= Messier marathon =

Astronomy competition

Plot of the Messier objects relative to the modern constellations, ecliptic, and Milky Way, using equatorial coordinates (right ascension, declination)

A Messier marathon is an attempt, usually organized by amateur astronomers, to find as many Messier objects as possible during one night. The Messier catalogue was compiled by French astronomer Charles Messier during the late 18th century and consists of 110 relatively bright deep-sky objects (galaxies, nebulae, and star clusters).

==When and where a marathon is possible==
The number of Messier objects visible in any one night varies depending on a few factors, including the location of the observer, the duration of daylight and nighttime, and the season (the positions of the Messier objects relative to the Sun varies with the season, as does the length of the night).

===Location===
Because Messier compiled his catalog from a northern latitude, not all of the Messier objects are visible from the southern hemisphere. In particular, M81, M82, M52, and M103 make southern-hemisphere Messier marathons difficult, because they are all located at a declination of 60° north or greater. Although a Messier marathon can be attempted from any northern latitude, low northern latitudes are best. In particular, a latitude of around 25° north lends the best possibility to complete a Messier marathon at the right time of year.

===Season===
At low northern latitudes, particularly around latitude 25° north, it is possible to observe all Messier objects in one night during a window of a few weeks from mid-March to early April. In that period the dark nights around the time of the new moon are best for a Messier marathon.

===Other times of year===
Less complete Messier marathons can be undertaken at other times of the year, with the actual quantity of Messier objects seen depending upon season and location. In particular, there is a short period around the autumnal equinox when most of the objects can be seen.

==The marathon==
The Messier Marathon was invented independently by American astronomers Tom Hoffelder, Donald Machholz, and Tom Reiland in the 1970s.
Typically an observer attempting a Messier marathon begins observing at sundown and will observe through the night until sunrise in order to see all 110 objects.
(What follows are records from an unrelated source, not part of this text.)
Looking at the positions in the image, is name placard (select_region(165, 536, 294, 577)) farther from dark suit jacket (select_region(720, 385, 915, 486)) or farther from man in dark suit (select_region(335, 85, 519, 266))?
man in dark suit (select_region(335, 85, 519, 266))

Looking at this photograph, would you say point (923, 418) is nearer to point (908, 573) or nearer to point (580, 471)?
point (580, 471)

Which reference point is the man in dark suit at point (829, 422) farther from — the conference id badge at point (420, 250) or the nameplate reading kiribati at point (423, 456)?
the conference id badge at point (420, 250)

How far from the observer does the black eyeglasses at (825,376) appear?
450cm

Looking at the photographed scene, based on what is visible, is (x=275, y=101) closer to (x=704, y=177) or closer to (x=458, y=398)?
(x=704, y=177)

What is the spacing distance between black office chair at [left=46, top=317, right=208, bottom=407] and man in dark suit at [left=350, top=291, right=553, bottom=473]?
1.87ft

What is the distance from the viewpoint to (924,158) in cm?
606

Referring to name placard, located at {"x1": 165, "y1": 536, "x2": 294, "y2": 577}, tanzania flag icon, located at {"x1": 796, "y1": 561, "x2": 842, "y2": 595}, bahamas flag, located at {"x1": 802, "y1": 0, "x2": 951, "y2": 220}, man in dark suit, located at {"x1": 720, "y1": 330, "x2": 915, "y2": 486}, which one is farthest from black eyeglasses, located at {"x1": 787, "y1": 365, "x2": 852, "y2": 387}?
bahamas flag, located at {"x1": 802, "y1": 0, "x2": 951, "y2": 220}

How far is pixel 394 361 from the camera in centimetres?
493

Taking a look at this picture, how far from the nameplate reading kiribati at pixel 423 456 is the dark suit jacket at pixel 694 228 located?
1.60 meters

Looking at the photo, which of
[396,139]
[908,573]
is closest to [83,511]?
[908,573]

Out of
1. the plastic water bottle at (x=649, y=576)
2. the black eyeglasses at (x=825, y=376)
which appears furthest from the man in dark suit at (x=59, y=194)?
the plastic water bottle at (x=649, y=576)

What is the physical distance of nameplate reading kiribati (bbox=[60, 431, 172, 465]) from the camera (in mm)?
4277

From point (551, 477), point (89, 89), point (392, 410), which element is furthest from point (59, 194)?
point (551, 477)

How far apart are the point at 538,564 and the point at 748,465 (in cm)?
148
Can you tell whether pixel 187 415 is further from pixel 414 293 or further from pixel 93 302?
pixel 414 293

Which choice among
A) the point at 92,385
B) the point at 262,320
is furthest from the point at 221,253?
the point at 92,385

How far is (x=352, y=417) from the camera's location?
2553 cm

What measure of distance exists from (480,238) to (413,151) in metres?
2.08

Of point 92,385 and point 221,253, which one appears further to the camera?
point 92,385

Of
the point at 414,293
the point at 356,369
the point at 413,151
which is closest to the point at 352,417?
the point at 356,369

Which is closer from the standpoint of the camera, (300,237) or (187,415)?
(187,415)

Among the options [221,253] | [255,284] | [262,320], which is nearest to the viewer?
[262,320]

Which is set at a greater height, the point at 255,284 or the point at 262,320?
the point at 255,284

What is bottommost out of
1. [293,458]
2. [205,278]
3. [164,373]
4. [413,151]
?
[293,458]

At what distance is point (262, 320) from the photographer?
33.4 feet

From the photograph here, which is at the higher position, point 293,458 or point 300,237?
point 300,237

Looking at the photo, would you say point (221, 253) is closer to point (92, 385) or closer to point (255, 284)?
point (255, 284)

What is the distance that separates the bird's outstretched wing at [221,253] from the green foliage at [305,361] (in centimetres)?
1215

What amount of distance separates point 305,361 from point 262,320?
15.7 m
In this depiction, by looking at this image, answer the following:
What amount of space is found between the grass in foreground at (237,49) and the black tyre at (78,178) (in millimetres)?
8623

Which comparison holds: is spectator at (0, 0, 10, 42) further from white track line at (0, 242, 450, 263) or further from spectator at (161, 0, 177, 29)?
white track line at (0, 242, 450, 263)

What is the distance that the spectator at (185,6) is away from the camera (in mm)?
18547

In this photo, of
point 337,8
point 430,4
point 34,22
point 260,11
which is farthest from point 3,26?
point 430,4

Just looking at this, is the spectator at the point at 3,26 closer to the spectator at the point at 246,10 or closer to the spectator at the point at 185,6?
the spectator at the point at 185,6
An observer starts with objects low in the western sky at sunset, hoping to view them before they dip out of view, then works eastward across the sky. By sunrise, the successful observer will be observing the last few objects low on the eastern horizon, hoping to see them before the sky becomes too bright due to the rising sun. The evening can be a test of stamina and willpower depending on weather conditions and the physical fitness of the observer. Particularly crowded regions of the sky (namely, the Virgo Cluster and the Milky Way's Galactic Center) can prove to be challenging to an observer as well, and a Messier marathon will generally budget time for these regions accordingly.

==Organized marathons==

Marathons are typically organized by a local astronomy organization or astronomical society as a special type of star party. These are usually attempted at least once every year. Some clubs issue certificates/awards either for participation or for achieving a set number of objects.